Abel described metatheatre as reflecting comedy and tragedy, at the same time, where the audience can laugh at the protagonist while feeling empathetic simultaneously. The technique reflects the world as an extension of human conscience, not accepting prescribed societal norms, but allowing for more imaginative variation, or a possible social change.
Abel also relates the character of Don Quixote as the prototypical, metatheatrical, self-referring character. He looks for situations he wants to be a part of, not waiting for life, but replacing reality with imagination when the world is lacking in his desires. The character is aware of his own theatricality.
Alva Ebersole adds to the idea of metatheatrical characters saying that the technique is an examination of characters within the broader scheme of life, in which they create their own desires and actions within society.
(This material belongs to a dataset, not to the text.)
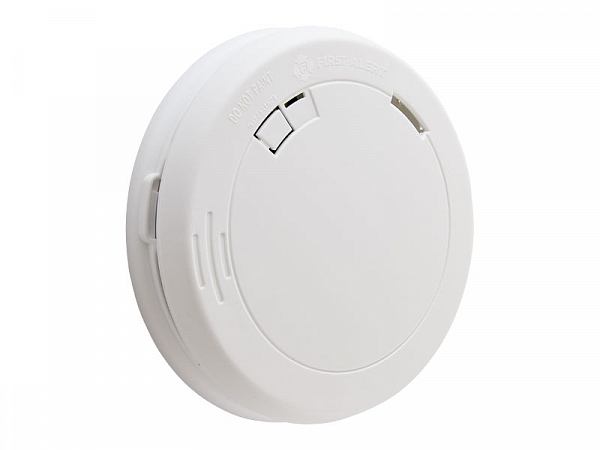 Датчик дыма First Alert Slim Photoelectric Smoke Alarm со встроенной батареей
He adds that role-playing derives from the character not accepting his societal role and creating his own role to change his destiny.
The word “metatheatre” comes from the Greek prefix ‘meta’, which implies ‘a level beyond’ the subject that it qualifies; “metatheatricality” is generally agreed to be a device whereby a play comments on itself, drawing attention to the literal circumstances of its own production, such as the presence of the audience or the fact that the actors are actors, and/or the making explicit of the literary artifice behind the production.
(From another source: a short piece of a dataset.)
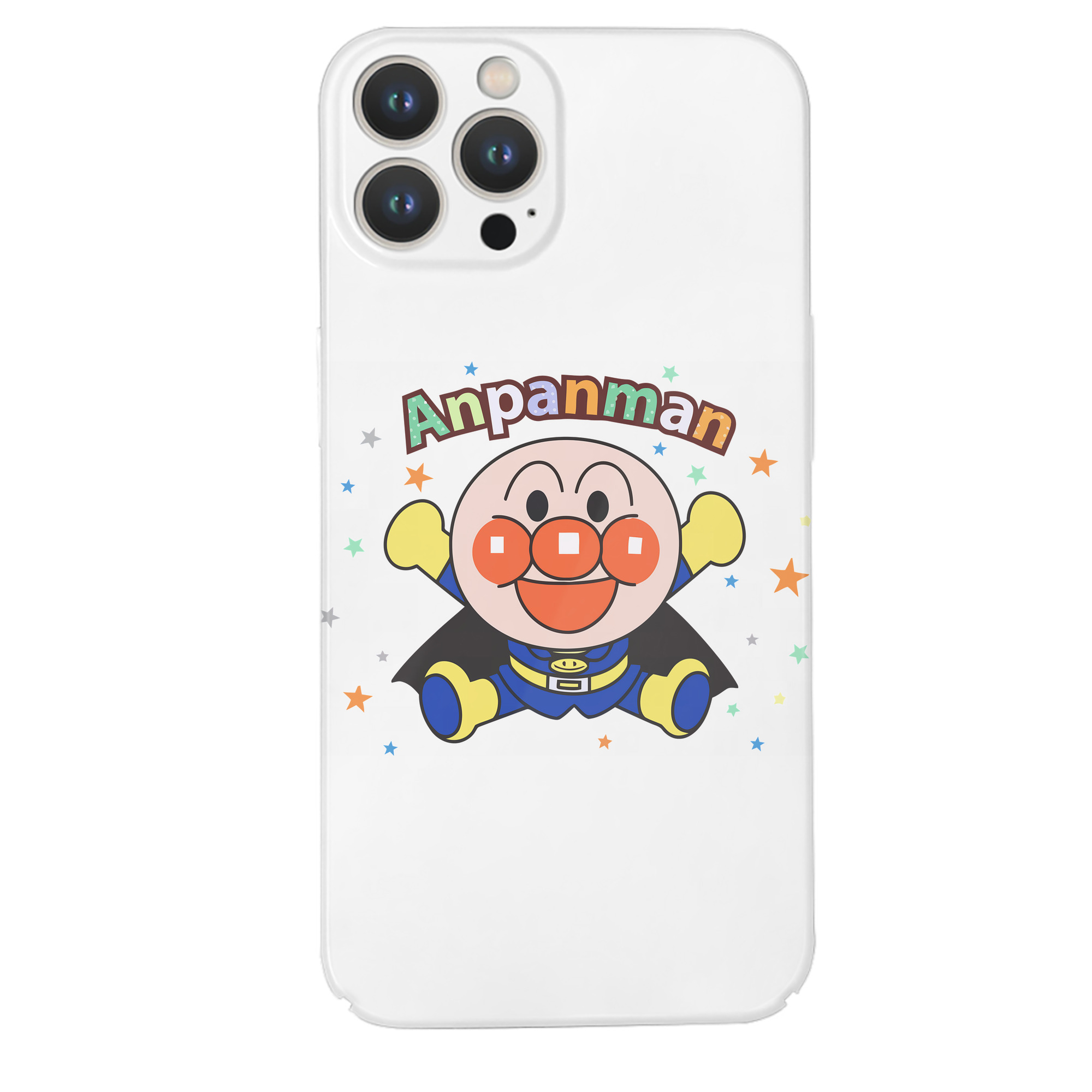 （画像用） アンパンマン Anpanman 【iPhone 14シリーズ対応】ハードケース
Some critics use the term to refer to any play which involves explicit ‘performative’ aspects, such as dancing, singing, or role-playing by onstage characters, even if these do not arise ‘from specifically metadramatic awareness’ ; whereas others condemn its use except in very specific circumstances, feeling that it is too often used to describe phenomena which are simply ‘theatrical‘ rather than in any sense ‘meta’.
Stuart Davis suggests that “metatheatricality” should be defined by its fundamental effect of destabilizing any sense of realism:
” ‘Metatheatre’ is a convenient name for the quality or force in a play which challenges theatre’s claim to be simply realistic — to be nothing but a mirror in which we view the actions and sufferings of characters like ourselves, suspending our disbelief in their reality. Metatheatre begins by sharpening awareness of the unlikeness of life to dramatic art; it may end by making us aware of life’s uncanny likeness to art or illusion.
By calling attention to the strangeness, artificiality, illusoriness, or arbitrariness — in short, the theatricality — of the life we live, it marks those frames and boundaries that conventional dramatic realism would hide.”